**Your assignment:** All of the entries are to be written out again verbatim.

=== Begin Enclosure ===

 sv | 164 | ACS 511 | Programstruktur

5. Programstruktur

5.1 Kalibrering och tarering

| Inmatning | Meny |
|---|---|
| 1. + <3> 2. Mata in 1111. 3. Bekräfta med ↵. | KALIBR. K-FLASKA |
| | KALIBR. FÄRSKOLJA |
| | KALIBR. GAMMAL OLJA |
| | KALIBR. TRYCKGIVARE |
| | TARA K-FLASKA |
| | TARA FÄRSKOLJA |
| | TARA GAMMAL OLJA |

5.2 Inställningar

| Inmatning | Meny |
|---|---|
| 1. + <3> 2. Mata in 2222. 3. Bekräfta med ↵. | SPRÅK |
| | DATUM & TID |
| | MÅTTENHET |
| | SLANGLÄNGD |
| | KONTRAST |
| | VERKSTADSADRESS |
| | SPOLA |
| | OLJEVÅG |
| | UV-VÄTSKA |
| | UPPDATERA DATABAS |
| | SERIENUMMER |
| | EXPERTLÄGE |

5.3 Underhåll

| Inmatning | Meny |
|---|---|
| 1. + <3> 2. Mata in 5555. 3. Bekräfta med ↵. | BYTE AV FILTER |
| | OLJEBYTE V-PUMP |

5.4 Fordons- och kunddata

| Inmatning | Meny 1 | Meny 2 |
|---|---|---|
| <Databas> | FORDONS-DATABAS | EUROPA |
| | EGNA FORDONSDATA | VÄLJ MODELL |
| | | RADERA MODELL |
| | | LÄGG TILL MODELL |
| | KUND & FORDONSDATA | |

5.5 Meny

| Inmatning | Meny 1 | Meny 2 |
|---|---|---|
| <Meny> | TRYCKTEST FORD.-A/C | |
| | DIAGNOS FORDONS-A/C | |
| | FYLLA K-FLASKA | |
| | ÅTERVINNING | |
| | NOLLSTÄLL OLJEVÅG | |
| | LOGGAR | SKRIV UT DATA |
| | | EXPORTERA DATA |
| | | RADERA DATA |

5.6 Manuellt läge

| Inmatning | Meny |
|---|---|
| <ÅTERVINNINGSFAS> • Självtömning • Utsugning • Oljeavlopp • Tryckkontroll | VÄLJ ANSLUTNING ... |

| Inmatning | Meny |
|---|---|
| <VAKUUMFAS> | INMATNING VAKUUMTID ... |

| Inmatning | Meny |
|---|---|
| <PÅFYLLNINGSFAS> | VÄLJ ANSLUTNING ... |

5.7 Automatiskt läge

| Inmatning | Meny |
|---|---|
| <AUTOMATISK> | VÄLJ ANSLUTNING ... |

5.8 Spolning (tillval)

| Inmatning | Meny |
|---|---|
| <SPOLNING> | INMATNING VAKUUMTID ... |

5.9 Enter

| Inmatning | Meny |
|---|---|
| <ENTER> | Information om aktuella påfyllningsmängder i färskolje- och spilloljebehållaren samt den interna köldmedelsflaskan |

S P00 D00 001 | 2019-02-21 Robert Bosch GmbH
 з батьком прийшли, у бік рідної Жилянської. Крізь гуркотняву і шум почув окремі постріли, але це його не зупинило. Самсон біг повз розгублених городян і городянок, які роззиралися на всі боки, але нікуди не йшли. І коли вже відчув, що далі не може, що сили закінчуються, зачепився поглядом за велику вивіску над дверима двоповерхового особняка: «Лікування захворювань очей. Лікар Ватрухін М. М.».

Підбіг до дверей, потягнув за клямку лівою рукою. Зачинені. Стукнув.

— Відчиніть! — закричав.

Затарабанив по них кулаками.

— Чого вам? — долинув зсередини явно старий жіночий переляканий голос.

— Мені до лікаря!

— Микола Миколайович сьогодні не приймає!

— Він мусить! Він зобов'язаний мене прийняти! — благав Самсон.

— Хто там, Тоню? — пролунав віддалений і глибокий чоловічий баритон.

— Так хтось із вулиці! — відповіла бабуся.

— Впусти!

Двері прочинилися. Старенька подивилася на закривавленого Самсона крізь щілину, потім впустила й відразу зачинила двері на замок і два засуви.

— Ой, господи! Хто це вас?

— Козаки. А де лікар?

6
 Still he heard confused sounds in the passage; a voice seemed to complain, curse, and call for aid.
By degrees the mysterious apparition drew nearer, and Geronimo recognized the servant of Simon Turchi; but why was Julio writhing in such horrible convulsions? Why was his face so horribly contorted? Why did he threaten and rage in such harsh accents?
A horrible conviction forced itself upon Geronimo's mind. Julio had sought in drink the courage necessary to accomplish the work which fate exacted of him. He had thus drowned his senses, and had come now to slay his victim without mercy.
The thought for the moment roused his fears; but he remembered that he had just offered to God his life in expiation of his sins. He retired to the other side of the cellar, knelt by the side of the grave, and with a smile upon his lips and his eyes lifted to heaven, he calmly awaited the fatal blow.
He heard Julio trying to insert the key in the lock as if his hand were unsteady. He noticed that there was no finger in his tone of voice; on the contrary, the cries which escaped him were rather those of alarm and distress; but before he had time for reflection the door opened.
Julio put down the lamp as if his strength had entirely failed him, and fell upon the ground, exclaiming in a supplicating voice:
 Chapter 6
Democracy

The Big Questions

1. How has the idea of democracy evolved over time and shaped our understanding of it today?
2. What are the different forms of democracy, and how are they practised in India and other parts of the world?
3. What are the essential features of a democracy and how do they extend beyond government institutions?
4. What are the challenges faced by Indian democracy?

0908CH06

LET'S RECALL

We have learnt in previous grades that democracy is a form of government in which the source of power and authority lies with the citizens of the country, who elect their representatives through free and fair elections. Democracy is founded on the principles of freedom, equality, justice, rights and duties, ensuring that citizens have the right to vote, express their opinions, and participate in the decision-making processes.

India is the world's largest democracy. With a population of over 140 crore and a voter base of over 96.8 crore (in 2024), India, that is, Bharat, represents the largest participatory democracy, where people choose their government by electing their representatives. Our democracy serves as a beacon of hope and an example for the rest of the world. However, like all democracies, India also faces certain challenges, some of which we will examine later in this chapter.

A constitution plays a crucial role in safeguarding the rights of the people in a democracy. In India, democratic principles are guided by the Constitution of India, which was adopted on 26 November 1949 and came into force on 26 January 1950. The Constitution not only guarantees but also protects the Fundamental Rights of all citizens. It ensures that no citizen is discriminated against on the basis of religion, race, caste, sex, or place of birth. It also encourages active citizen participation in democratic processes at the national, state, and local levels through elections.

=== End Enclosure ===

**Exercise result:**
 sv | 164 | ACS 511 | Programstruktur

5. Programstruktur

5.1 Kalibrering och tarering

| Inmatning | Meny |
|---|---|
| 1. + <3> 2. Mata in 1111. 3. Bekräfta med ↵. | KALIBR. K-FLASKA |
| | KALIBR. FÄRSKOLJA |
| | KALIBR. GAMMAL OLJA |
| | KALIBR. TRYCKGIVARE |
| | TARA K-FLASKA |
| | TARA FÄRSKOLJA |
| | TARA GAMMAL OLJA |

5.2 Inställningar

| Inmatning | Meny |
|---|---|
| 1. + <3> 2. Mata in 2222. 3. Bekräfta med ↵. | SPRÅK |
| | DATUM & TID |
| | MÅTTENHET |
| | SLANGLÄNGD |
| | KONTRAST |
| | VERKSTADSADRESS |
| | SPOLA |
| | OLJEVÅG |
| | UV-VÄTSKA |
| | UPPDATERA DATABAS |
| | SERIENUMMER |
| | EXPERTLÄGE |

5.3 Underhåll

| Inmatning | Meny |
|---|---|
| 1. + <3> 2. Mata in 5555. 3. Bekräfta med ↵. | BYTE AV FILTER |
| | OLJEBYTE V-PUMP |

5.4 Fordons- och kunddata

| Inmatning | Meny 1 | Meny 2 |
|---|---|---|
| <Databas> | FORDONS-DATABAS | EUROPA |
| | EGNA FORDONSDATA | VÄLJ MODELL |
| | | RADERA MODELL |
| | | LÄGG TILL MODELL |
| | KUND & FORDONSDATA | |

5.5 Meny

| Inmatning | Meny 1 | Meny 2 |
|---|---|---|
| <Meny> | TRYCKTEST FORD.-A/C | |
| | DIAGNOS FORDONS-A/C | |
| | FYLLA K-FLASKA | |
| | ÅTERVINNING | |
| | NOLLSTÄLL OLJEVÅG | |
| | LOGGAR | SKRIV UT DATA |
| | | EXPORTERA DATA |
| | | RADERA DATA |

5.6 Manuellt läge

| Inmatning | Meny |
|---|---|
| <ÅTERVINNINGSFAS> • Självtömning • Utsugning • Oljeavlopp • Tryckkontroll | VÄLJ ANSLUTNING ... |

| Inmatning | Meny |
|---|---|
| <VAKUUMFAS> | INMATNING VAKUUMTID ... |

| Inmatning | Meny |
|---|---|
| <PÅFYLLNINGSFAS> | VÄLJ ANSLUTNING ... |

5.7 Automatiskt läge

| Inmatning | Meny |
|---|---|
| <AUTOMATISK> | VÄLJ ANSLUTNING ... |

5.8 Spolning (tillval)

| Inmatning | Meny |
|---|---|
| <SPOLNING> | INMATNING VAKUUMTID ... |

5.9 Enter

| Inmatning | Meny |
|---|---|
| <ENTER> | Information om aktuella påfyllningsmängder i färskolje- och spilloljebehållaren samt den interna köldmedelsflaskan |

S P00 D00 001 | 2019-02-21 Robert Bosch GmbH
 з батьком прийшли, у бік рідної Жилянської. Крізь гуркотняву і шум почув окремі постріли, але це його не зупинило. Самсон біг повз розгублених городян і городянок, які роззиралися на всі боки, але нікуди не йшли. І коли вже відчув, що далі не може, що сили закінчуються, зачепився поглядом за велику вивіску над дверима двоповерхового особняка: «Лікування захворювань очей. Лікар Ватрухін М. М.».

Підбіг до дверей, потягнув за клямку лівою рукою. Зачинені. Стукнув.

— Відчиніть! — закричав.

Затарабанив по них кулаками.

— Чого вам? — долинув зсередини явно старий жіночий переляканий голос.

— Мені до лікаря!

— Микола Миколайович сьогодні не приймає!

— Він мусить! Він зобов'язаний мене прийняти! — благав Самсон.

— Хто там, Тоню? — пролунав віддалений і глибокий чоловічий баритон.

— Так хтось із вулиці! — відповіла бабуся.

— Впусти!

Двері прочинилися. Старенька подивилася на закривавленого Самсона крізь щілину, потім впустила й відразу зачинила двері на замок і два засуви.

— Ой, господи! Хто це вас?

— Козаки. А де лікар?

6
 Still he heard confused sounds in the passage; a voice seemed to complain, curse, and call for aid.
By degrees the mysterious apparition drew nearer, and Geronimo recognized the servant of Simon Turchi; but why was Julio writhing in such horrible convulsions? Why was his face so horribly contorted? Why did he threaten and rage in such harsh accents?
A horrible conviction forced itself upon Geronimo's mind. Julio had sought in drink the courage necessary to accomplish the work which fate exacted of him. He had thus drowned his senses, and had come now to slay his victim without mercy.
The thought for the moment roused his fears; but he remembered that he had just offered to God his life in expiation of his sins. He retired to the other side of the cellar, knelt by the side of the grave, and with a smile upon his lips and his eyes lifted to heaven, he calmly awaited the fatal blow.
He heard Julio trying to insert the key in the lock as if his hand were unsteady. He noticed that there was no finger in his tone of voice; on the contrary, the cries which escaped him were rather those of alarm and distress; but before he had time for reflection the door opened.
Julio put down the lamp as if his strength had entirely failed him, and fell upon the ground, exclaiming in a supplicating voice:
 Chapter 6
Democracy

The Big Questions

1. How has the idea of democracy evolved over time and shaped our understanding of it today?
2. What are the different forms of democracy, and how are they practised in India and other parts of the world?
3. What are the essential features of a democracy and how do they extend beyond government institutions?
4. What are the challenges faced by Indian democracy?

0908CH06

LET'S RECALL

We have learnt in previous grades that democracy is a form of government in which the source of power and authority lies with the citizens of the country, who elect their representatives through free and fair elections. Democracy is founded on the principles of freedom, equality, justice, rights and duties, ensuring that citizens have the right to vote, express their opinions, and participate in the decision-making processes.

India is the world's largest democracy. With a population of over 140 crore and a voter base of over 96.8 crore (in 2024), India, that is, Bharat, represents the largest participatory democracy, where people choose their government by electing their representatives. Our democracy serves as a beacon of hope and an example for the rest of the world. However, like all democracies, India also faces certain challenges, some of which we will examine later in this chapter.

A constitution plays a crucial role in safeguarding the rights of the people in a democracy. In India, democratic principles are guided by the Constitution of India, which was adopted on 26 November 1949 and came into force on 26 January 1950. The Constitution not only guarantees but also protects the Fundamental Rights of all citizens. It ensures that no citizen is discriminated against on the basis of religion, race, caste, sex, or place of birth. It also encourages active citizen participation in democratic processes at the national, state, and local levels through elections.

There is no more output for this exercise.